■ Extracted records
·····

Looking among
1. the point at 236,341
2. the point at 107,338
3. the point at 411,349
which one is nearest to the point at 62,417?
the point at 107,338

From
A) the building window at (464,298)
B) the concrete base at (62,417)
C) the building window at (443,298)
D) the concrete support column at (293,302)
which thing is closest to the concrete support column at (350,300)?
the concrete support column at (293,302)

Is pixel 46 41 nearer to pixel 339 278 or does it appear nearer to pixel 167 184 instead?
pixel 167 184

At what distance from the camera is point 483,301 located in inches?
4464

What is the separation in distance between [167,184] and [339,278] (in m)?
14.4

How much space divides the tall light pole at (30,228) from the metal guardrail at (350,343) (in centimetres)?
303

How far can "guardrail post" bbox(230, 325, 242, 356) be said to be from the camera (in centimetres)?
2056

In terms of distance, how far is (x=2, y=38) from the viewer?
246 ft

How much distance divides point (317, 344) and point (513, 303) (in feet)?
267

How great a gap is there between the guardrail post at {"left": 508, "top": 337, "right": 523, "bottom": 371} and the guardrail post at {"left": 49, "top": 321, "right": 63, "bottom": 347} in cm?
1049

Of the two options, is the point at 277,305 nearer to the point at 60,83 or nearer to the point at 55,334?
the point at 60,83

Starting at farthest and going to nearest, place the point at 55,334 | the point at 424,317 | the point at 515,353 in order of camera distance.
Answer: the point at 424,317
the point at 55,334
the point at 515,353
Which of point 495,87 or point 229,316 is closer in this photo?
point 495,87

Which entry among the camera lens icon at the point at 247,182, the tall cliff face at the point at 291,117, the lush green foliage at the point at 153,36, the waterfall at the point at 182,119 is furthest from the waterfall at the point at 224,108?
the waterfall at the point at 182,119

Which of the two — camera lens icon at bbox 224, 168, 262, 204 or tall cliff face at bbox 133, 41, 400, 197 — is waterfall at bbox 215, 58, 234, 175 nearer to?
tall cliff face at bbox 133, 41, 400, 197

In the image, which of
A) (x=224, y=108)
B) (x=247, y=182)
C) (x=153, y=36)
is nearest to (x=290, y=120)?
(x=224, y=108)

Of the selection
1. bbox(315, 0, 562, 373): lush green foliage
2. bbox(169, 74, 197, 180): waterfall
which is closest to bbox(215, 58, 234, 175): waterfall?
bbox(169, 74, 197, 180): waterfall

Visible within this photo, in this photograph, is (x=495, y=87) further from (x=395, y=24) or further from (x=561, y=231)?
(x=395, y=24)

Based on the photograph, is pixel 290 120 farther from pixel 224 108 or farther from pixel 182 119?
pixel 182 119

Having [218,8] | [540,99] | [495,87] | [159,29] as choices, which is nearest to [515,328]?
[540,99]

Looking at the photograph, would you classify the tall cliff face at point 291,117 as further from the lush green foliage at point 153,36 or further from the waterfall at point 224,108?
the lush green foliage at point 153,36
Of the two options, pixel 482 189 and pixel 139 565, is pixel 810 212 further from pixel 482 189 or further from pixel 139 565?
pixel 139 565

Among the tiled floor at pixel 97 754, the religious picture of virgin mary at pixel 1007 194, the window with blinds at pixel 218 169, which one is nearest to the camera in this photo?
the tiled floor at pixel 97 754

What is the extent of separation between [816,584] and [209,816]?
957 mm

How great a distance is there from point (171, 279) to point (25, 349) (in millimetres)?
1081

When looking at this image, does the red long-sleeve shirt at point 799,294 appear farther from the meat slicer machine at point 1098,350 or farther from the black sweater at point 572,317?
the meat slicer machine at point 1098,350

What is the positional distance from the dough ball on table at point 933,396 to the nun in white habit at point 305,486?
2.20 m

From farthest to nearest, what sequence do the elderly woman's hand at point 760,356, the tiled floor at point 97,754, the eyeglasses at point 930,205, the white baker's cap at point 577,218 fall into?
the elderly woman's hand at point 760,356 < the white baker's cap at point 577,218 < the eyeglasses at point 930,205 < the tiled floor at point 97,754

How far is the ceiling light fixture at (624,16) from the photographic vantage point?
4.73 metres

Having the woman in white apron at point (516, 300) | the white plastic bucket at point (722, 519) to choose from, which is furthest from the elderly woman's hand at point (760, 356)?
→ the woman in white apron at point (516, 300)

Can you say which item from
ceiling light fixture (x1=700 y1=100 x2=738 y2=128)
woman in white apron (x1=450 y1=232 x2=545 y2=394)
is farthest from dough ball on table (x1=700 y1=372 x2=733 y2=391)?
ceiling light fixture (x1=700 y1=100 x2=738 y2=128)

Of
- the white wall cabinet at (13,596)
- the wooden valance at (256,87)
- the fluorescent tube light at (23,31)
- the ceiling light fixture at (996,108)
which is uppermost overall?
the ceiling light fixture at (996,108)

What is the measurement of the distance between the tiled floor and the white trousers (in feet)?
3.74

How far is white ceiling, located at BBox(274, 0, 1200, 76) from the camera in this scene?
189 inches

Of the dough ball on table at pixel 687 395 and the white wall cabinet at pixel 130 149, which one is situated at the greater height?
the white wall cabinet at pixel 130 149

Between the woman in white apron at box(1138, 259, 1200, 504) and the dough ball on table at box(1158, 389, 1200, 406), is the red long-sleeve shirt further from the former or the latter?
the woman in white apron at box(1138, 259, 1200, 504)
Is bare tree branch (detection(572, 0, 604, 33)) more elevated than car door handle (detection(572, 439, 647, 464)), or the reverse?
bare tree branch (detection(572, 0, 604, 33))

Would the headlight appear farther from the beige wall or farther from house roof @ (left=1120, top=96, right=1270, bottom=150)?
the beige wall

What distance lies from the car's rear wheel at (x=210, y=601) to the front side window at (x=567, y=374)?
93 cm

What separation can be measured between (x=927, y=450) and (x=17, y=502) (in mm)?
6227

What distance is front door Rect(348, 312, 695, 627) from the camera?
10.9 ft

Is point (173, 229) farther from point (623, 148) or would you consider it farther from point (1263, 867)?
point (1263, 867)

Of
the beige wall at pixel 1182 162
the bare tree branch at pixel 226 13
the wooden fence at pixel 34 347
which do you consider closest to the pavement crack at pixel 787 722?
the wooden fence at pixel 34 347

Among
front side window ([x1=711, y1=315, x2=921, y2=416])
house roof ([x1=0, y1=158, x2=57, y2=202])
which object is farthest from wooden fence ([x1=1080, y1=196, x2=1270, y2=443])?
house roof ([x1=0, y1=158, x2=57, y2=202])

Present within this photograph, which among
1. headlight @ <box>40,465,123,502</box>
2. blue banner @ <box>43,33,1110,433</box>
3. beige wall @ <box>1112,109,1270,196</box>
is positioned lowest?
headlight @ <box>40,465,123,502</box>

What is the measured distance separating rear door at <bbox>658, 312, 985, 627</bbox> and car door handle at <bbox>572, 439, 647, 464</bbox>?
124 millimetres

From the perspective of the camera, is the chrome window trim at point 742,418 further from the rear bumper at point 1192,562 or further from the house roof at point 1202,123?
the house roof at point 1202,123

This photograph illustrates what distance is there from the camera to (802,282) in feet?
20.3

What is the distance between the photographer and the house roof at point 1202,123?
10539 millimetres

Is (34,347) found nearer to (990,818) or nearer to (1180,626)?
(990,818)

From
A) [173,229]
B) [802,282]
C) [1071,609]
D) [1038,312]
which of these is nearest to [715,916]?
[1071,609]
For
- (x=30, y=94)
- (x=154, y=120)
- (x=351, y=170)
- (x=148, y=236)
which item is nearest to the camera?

·····

■ Required work
Please pick out and copy every line of the records above that contains the word "located".

■ Written reply
At what distance from the camera is point 483,301 located in inches?
How far is white ceiling, located at BBox(274, 0, 1200, 76) from the camera in this scene?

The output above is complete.